Sub-Hg H1b is found throughout the area of the spread of Hg H, more frequently found in Eastern Europe and north central Europe (about 7% and 5% of Hg H, respectively; fig. 1B). It was also found to make up about 5% of Hg H in Siberian Mansis. A minor sub-Hg H1f constitutes a quarter of the selected subset of Finnish Hg H genomes of Finnilä, Lehtonen, and Majamaa (2001), being almost absent elsewhere in Europe. Confirmation of the high frequency of this rare variant of mtDNA among northern central Finns, characterized by HVS-I motif 16093–16189, can be found in the Finnish data of Meinilä, Finnilä, and Majamaa (2001), reflecting founder effects in the Finnish population history (Nevanlinna 1972; de la Chapelle and Wright 1998; Kittles et al. 1999; Peltonen, Palotie, and Lange 2000). In our previous study (Tambets et al. 2004), we assumed monophyly of the transition at np 16162. This mutation occurs in the motif 73–3010–16162, which defines H1a. The finding of an Eastern Slav individual bearing haplotype 73–16093–16162 and lacking H1 defining transition at np 3010 hints that motif 73–16162 may have arisen, though rarely, more than once in haplogroup H (fig. 2A). Alternatively, and bearing in mind that position 3010 is a mutational hot-spot (see above), one may consider a parallel occurrence or a reverse mutation at this position.
Like H1b, sub-Hg H2a occurs more frequently (P < .05) in Eastern than in Western European Hg H genomes, 6.5% and 1.1%, respectively, when averaged over populations (table 3 and fig. 2B). The spread of H2a extends to Central Asia, mimicking to some extent, albeit at a lower frequency, the phylogeography of Y-chromosomal Hg R1a (Rosser et al. 2000; Wells et al. 2001). In contrast, sub-Hg H3 was found to be more frequent (P < .05) in the Western (11.7%) than in the Eastern European Hg H pool (4.1%) and is virtually absent in Anatolia and the Near East (fig. 2B), resembling in its phylogeography the spread of Y-chromosomal Hg R1b associated 49a,f TaqI haplotype 15 (Semino et al. 1996; Cinnioglu et al. 2004). The high frequency of mtDNA Hg H3—in combination with Y chromosomal Ht 15—extends to the Iberian Peninsula, where H3 constitutes about 17% of Hg H and is the highest detected so far (Pereira et al. 2004; Quintans et al. 2004).

The coalescence ages of H2a1 and H3 fall to the period of postglacial recolonization in Europe (table 1), suggested first for mtDNA Hg V (Torroni et al. 1998, 2001a).
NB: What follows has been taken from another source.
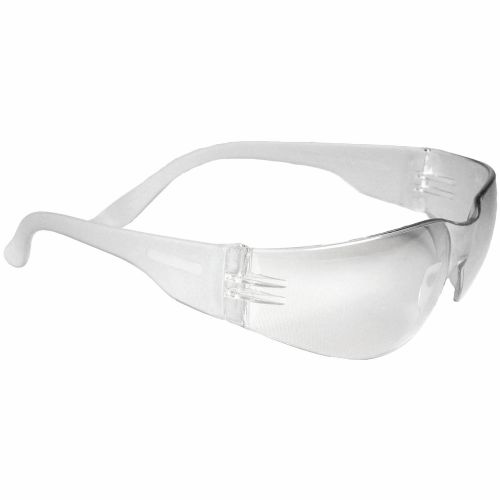 Radians Adults' Explorer™ Safety Glasses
We also note that mtDNA bearing “St. Luke motif,” 16235–16293 (Vernesi et al. 2001), belong to sub-Hg H2 (fig. 2A), being particularly frequent in Germany and Scotland (Helgason et al. 2001; Pfeiffer et al. 2001).

The Near Eastern samples cluster together with Central Asian mtDNAs in the sub-Hgs H6b and H8, which are very rare in Europe. The finding is demonstrating a separate flow of maternal lineages south of the Caspian and the Black Sea in addition to well-known long-lasting migrations of pastoral nomads alongside the steppe belt that connects the Danube Basin, over the Pontic-Caspian, with Central Asia, Altay, and Manchuria.

In contrast to that found in Europeans, sub-Hgs H6 and H8 among Central Asian/Altaian populations are characterized by distinctly divergent haplotypes (fig. 2A). This finding may reflect a long-time separation of Asian and European H6 and H8 mtDNA pools and/or an earlier expansion of H6 in the eastern part of its present range. Indeed, the coalescence age of H6 in Central Asians is very deep—40,400 years (SD 16,400 years; table S1). Because the Asian branches of sub-Hg H6 are highly divergent and seem to be among the oldest in Hg H (table S1), they pose an interesting problem, deserving specific study with a much larger sample size at hand.

The commonly used HVS-I clock (Forster et al. 1996) places the initial expansion of Hg H in the Near East to about 23,000 to 28,000 years before the present (Richards et al. 2000). The ancestral clades of Hg H, pre-HV, and HV* have their combined present range predominantly in the Near and Middle East, and in the Caucasus (Metspalu et al. 1999; Richards et al. 2002), implying this could have been the region where the pre-HV/HV clade started to diversify and, possibly, where the earliest Hg H variants might have first appeared.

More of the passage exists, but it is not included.